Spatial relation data
__________________________________________________

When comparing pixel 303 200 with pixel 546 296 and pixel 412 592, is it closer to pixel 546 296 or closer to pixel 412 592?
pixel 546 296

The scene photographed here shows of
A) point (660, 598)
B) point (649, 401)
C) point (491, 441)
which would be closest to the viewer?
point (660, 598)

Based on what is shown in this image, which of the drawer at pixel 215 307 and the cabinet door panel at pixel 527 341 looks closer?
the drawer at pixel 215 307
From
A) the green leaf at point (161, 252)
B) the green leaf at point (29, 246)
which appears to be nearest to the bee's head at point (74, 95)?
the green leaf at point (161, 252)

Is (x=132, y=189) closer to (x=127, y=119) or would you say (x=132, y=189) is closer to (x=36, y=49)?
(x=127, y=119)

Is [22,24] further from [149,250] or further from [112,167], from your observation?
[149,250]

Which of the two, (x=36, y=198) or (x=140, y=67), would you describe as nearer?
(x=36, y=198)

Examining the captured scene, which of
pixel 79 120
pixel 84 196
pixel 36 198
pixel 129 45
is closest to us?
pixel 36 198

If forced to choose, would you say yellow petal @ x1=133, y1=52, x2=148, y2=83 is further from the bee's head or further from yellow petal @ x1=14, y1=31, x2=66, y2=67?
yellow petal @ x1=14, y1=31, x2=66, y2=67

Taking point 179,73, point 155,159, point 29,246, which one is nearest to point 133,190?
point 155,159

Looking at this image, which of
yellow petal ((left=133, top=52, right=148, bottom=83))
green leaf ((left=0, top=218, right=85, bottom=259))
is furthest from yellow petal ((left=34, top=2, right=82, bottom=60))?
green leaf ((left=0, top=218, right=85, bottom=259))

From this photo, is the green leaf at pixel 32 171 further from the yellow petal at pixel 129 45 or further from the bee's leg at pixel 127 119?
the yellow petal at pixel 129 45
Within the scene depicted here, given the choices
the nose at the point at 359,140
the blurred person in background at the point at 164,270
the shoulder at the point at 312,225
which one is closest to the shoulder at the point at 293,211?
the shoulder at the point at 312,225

__________________________________________________

§ What you have to do
Can you put every line of the listing above into a JSON list of strings, one string per line, with the blank lines left out?

§ Exercise answer
[
  "When comparing pixel 303 200 with pixel 546 296 and pixel 412 592, is it closer to pixel 546 296 or closer to pixel 412 592?",
  "pixel 546 296",
  "The scene photographed here shows of",
  "A) point (660, 598)",
  "B) point (649, 401)",
  "C) point (491, 441)",
  "which would be closest to the viewer?",
  "point (660, 598)",
  "Based on what is shown in this image, which of the drawer at pixel 215 307 and the cabinet door panel at pixel 527 341 looks closer?",
  "the drawer at pixel 215 307",
  "From",
  "A) the green leaf at point (161, 252)",
  "B) the green leaf at point (29, 246)",
  "which appears to be nearest to the bee's head at point (74, 95)?",
  "the green leaf at point (161, 252)",
  "Is (x=132, y=189) closer to (x=127, y=119) or would you say (x=132, y=189) is closer to (x=36, y=49)?",
  "(x=127, y=119)",
  "Is [22,24] further from [149,250] or further from [112,167], from your observation?",
  "[149,250]",
  "Which of the two, (x=36, y=198) or (x=140, y=67), would you describe as nearer?",
  "(x=36, y=198)",
  "Examining the captured scene, which of",
  "pixel 79 120",
  "pixel 84 196",
  "pixel 36 198",
  "pixel 129 45",
  "is closest to us?",
  "pixel 36 198",
  "If forced to choose, would you say yellow petal @ x1=133, y1=52, x2=148, y2=83 is further from the bee's head or further from yellow petal @ x1=14, y1=31, x2=66, y2=67?",
  "yellow petal @ x1=14, y1=31, x2=66, y2=67",
  "Taking point 179,73, point 155,159, point 29,246, which one is nearest to point 133,190?",
  "point 155,159",
  "Looking at this image, which of",
  "yellow petal ((left=133, top=52, right=148, bottom=83))",
  "green leaf ((left=0, top=218, right=85, bottom=259))",
  "is furthest from yellow petal ((left=34, top=2, right=82, bottom=60))?",
  "green leaf ((left=0, top=218, right=85, bottom=259))",
  "From this photo, is the green leaf at pixel 32 171 further from the yellow petal at pixel 129 45 or further from the bee's leg at pixel 127 119?",
  "the yellow petal at pixel 129 45",
  "Within the scene depicted here, given the choices",
  "the nose at the point at 359,140",
  "the blurred person in background at the point at 164,270",
  "the shoulder at the point at 312,225",
  "which one is closest to the shoulder at the point at 293,211?",
  "the shoulder at the point at 312,225"
]